### EXERCISE
Write out the listing below in full and exactly, leaving out every picture.

========================

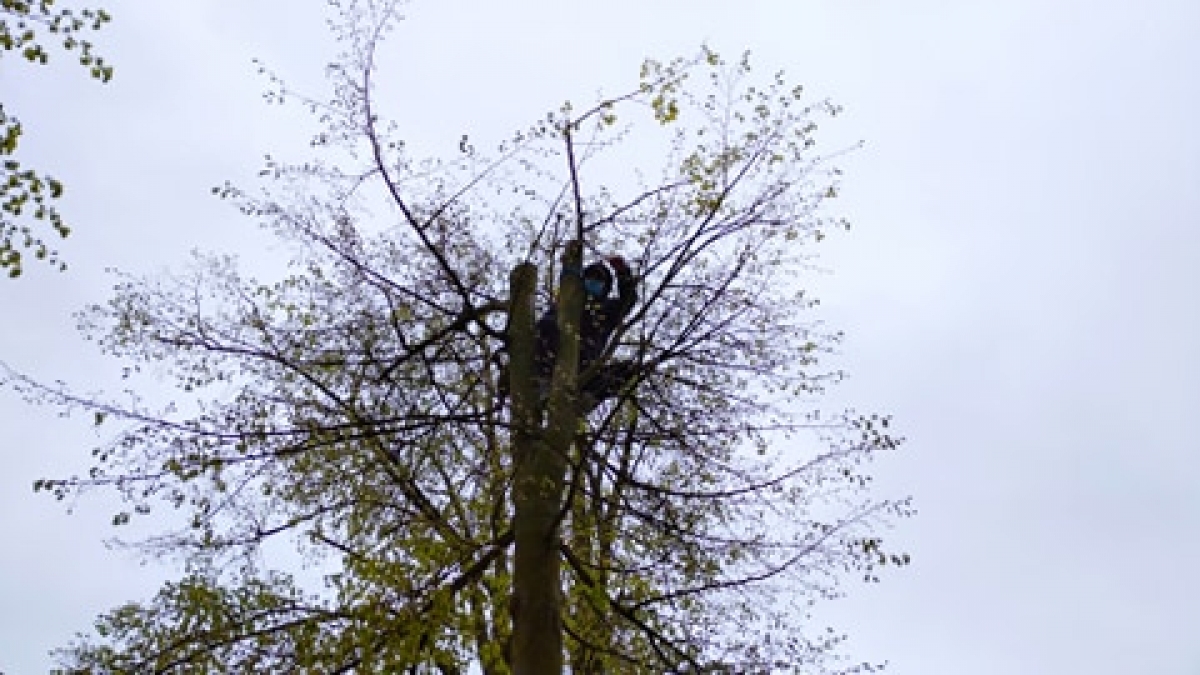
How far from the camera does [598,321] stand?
10.1 meters

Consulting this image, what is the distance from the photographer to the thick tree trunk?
832 cm

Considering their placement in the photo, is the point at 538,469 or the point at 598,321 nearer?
the point at 538,469

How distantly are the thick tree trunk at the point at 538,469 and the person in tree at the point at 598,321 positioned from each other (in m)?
0.25

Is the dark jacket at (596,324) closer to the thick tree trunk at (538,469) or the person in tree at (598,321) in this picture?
the person in tree at (598,321)

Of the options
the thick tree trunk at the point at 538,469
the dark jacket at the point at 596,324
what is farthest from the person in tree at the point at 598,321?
the thick tree trunk at the point at 538,469

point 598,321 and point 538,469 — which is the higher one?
point 598,321

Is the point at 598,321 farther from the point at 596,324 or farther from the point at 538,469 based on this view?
the point at 538,469

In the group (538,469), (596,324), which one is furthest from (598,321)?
(538,469)

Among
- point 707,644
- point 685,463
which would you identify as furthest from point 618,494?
point 707,644

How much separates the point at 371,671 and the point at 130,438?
7.90ft

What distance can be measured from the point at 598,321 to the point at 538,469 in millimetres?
1570

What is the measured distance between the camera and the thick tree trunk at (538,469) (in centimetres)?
832

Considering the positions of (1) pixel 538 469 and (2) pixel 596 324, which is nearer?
(1) pixel 538 469

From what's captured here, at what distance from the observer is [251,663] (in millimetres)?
9562
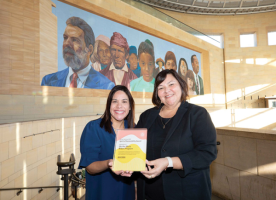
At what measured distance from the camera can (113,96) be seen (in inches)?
89.7

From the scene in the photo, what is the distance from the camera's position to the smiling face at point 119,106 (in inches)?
87.6

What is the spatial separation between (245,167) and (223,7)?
21003mm

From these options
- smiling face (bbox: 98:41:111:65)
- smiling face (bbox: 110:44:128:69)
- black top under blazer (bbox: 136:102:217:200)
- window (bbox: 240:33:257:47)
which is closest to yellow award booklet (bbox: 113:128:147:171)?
black top under blazer (bbox: 136:102:217:200)

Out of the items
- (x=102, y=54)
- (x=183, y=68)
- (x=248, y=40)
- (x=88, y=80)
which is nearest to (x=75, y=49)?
(x=88, y=80)

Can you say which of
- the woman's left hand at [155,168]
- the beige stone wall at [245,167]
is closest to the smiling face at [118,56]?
the beige stone wall at [245,167]

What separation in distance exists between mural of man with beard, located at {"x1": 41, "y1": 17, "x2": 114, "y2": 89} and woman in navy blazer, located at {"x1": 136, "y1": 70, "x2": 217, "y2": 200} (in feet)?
19.1

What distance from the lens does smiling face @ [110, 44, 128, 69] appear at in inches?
373

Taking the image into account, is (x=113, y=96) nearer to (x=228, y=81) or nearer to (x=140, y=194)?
(x=140, y=194)

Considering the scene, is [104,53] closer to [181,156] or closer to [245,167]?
[245,167]

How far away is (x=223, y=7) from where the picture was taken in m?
20.1

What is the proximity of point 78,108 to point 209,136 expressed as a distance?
6800 millimetres

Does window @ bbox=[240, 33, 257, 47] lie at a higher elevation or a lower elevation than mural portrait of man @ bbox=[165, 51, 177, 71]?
higher

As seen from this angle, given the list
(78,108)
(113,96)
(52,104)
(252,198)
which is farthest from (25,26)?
(252,198)

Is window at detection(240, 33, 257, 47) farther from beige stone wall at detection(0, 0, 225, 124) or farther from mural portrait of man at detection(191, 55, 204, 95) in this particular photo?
beige stone wall at detection(0, 0, 225, 124)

========================

### THE COMPLETED TASK
How far from the camera does [598,321] stand?
10.1 meters

Consulting this image, what is the distance from the photographer to the thick tree trunk?
832 cm

Considering their placement in the photo, is the point at 538,469 or the point at 598,321 nearer?
the point at 538,469

How distantly are the thick tree trunk at the point at 538,469 and the person in tree at the point at 598,321 positioned from each other (in m)?
0.25

Is the dark jacket at (596,324) closer to the thick tree trunk at (538,469) or the person in tree at (598,321) in this picture?
the person in tree at (598,321)

Of the options
the thick tree trunk at the point at 538,469
the dark jacket at the point at 596,324
what is farthest from the person in tree at the point at 598,321?
the thick tree trunk at the point at 538,469

point 598,321 and point 538,469 — which is the higher one?
point 598,321

Is the point at 598,321 farther from the point at 596,324 or farther from the point at 538,469 based on this view?
the point at 538,469

In the group (538,469), (596,324), which one is furthest from (598,321)?
(538,469)

Among
- point 707,644
- point 685,463
which would you identify as furthest from point 618,494?
point 707,644

How much separates the point at 371,671 and the point at 130,438?
7.90ft

What distance can be measured from the point at 598,321 to the point at 538,469 in millimetres?
1570

What is the measured distance between the camera and the thick tree trunk at (538,469) (in centimetres)?
832

Considering the positions of (1) pixel 538 469 and (2) pixel 596 324, which is nearer?
(1) pixel 538 469

From what's captured here, at what distance from the observer is [251,663] (in millimetres)?
9562
At what measured distance from the camera can (113,96) be seen (in inches)?
89.7

From the scene in the photo, what is the distance from the camera's position to the smiling face at point 119,106 (in inches)?
87.6

What is the spatial separation between (245,167) and (223,7)?
21003mm

From these options
- smiling face (bbox: 98:41:111:65)
- smiling face (bbox: 110:44:128:69)
- black top under blazer (bbox: 136:102:217:200)
- window (bbox: 240:33:257:47)
which is closest to yellow award booklet (bbox: 113:128:147:171)?
black top under blazer (bbox: 136:102:217:200)

Out of the items
- (x=102, y=54)
- (x=183, y=68)
- (x=248, y=40)
- (x=88, y=80)
which is nearest to (x=75, y=49)?
(x=88, y=80)

Can you say which of
- the woman's left hand at [155,168]
- the beige stone wall at [245,167]
is closest to the smiling face at [118,56]?
the beige stone wall at [245,167]

What separation in distance exists between mural of man with beard, located at {"x1": 41, "y1": 17, "x2": 114, "y2": 89} and woman in navy blazer, located at {"x1": 136, "y1": 70, "x2": 217, "y2": 200} (in feet)?
19.1

What distance from the lens does smiling face @ [110, 44, 128, 69] appear at in inches?
373

Taking the image into account, is (x=113, y=96) nearer to (x=228, y=81) or nearer to (x=140, y=194)?
(x=140, y=194)

Considering the scene, is [104,53] closer to [181,156] or closer to [245,167]?
[245,167]

How far away is (x=223, y=7) from where the picture was taken in m?
20.1

What is the proximity of point 78,108 to point 209,136 expressed as a distance?
6800 millimetres

Does window @ bbox=[240, 33, 257, 47] lie at a higher elevation or a lower elevation than mural portrait of man @ bbox=[165, 51, 177, 71]?
higher

As seen from this angle, given the list
(78,108)
(113,96)
(52,104)
(252,198)
which is farthest from (25,26)?
(252,198)

Is window at detection(240, 33, 257, 47) farther from beige stone wall at detection(0, 0, 225, 124) or farther from mural portrait of man at detection(191, 55, 204, 95) in this particular photo?
beige stone wall at detection(0, 0, 225, 124)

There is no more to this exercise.